A couple of nights ago the ocean’s waves were crashing so loudly I could not sleep. This was the same night I was being pummeled by a wave that had, I guess, finally broken, crashed down on me, was just tossing me about like I was just so much seaweed or, better yet, a limp dead fish. I had been searching for a way clear of this huge wave—it had been building and coming right at me for weeks—but now it was tumbling me about and I was still searching for a way clear and the real ocean was crashing and it was all so loud. So I wrote.
I sit here alone tonight after a long day and think there has to be something, someone, with more meaning. More meaning than the noise of “be happy” and “be joyous.” And I know there is. I know there is. One of the raps against southern California is that the people here are shallow, and the fact is some of the people are. Some of the people are. I have landed in such a noisy place. Such a noisy place. And I am having trouble finding quiet. The only place I might find quiet tonight is right here, in the act of writing. Please, do not mistake what I am doing. This is not “journaling.” “Journaling” is noise. Writing is quiet. But I will write nonsense because I am tired. It feels as tired as I have ever been. My mother might say “This too shall pass” as I said to her one day, a day or two ago, but then she answered with something like “I don’t know … ” What is it about southern California that just makes me want to run screaming … ? Head for the hills. Run quiet. It is the kind of place that makes me think I could live quite happily all alone out there in the woods somewhere … maybe far away somewhere. What I really want to know is: What makes me think I can live here? Because something did make me think I could live here. Now I’m just not so sure. Yes, here I am, but have you ever felt like you were being squeezed out? Drowned out? And all you really want is to be able to hear yourself think without someone telling you to be … Pile on the noise. Just pile on the noise. I can’t discern any meaning.
The next day I gave up.

Late in the afternoon the wind picked up and I realized the noise the night before had been the wind rustling the stiff dry leaves of the palm trees. It is not the soft rustling of autumns past. It is the harsh rustling of palms.
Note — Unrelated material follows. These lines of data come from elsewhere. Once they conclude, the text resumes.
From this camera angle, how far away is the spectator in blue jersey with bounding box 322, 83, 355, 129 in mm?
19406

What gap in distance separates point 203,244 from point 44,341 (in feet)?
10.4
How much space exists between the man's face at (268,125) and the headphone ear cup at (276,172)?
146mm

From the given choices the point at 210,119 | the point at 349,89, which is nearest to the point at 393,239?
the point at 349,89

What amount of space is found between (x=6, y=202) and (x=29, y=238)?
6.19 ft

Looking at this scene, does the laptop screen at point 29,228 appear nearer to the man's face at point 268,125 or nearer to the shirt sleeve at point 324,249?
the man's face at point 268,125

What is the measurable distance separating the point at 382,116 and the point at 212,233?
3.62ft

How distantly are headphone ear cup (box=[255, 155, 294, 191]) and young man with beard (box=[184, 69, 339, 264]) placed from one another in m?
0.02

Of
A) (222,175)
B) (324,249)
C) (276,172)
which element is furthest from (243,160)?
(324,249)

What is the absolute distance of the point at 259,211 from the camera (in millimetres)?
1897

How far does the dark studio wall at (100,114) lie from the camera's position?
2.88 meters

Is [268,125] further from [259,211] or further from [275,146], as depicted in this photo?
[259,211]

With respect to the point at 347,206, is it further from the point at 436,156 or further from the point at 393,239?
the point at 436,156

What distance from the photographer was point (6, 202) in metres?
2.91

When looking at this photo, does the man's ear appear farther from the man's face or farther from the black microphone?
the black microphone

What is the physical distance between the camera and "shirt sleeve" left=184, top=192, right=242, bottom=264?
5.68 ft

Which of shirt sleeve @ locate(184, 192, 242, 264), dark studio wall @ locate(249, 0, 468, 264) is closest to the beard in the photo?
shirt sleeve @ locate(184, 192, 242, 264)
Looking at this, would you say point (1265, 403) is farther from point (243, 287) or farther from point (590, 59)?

So you stop fighting, you let the wave pass, you come up for air. I liked the analogy.


Yesterday I visited my mom in her new room at the place where she has lived in one level of care or another for nearly eight years. She started out quite independently with her own apartment. Now she is, for the time being, in the wing with the most intensive care. She spent most of the week in the hospital, had a rod placed in her hip to hold the broken pieces together, could not move without pain, pain which, when it was at its worst, was so apparent in her face, the way her face crumpled. But yesterday there was no crumpling. There was a smile or too. There was something akin to idle conversation. There was an admonition to get Josie off the bed because maybe we didn’t want to get started on that. And when an aide needed to re-position her and warned there might be pain my mom simply said, “Oh. Well. This too shall pass.” And unlike the hospital, where there was near constant noise and where people seemed to come and go on no apparent schedule and there would be little or no familiarity and sometimes people even came in the room with erroneous information and things got tense … well. Yesterday was different. Yesterday was better. Yesterday was quieter.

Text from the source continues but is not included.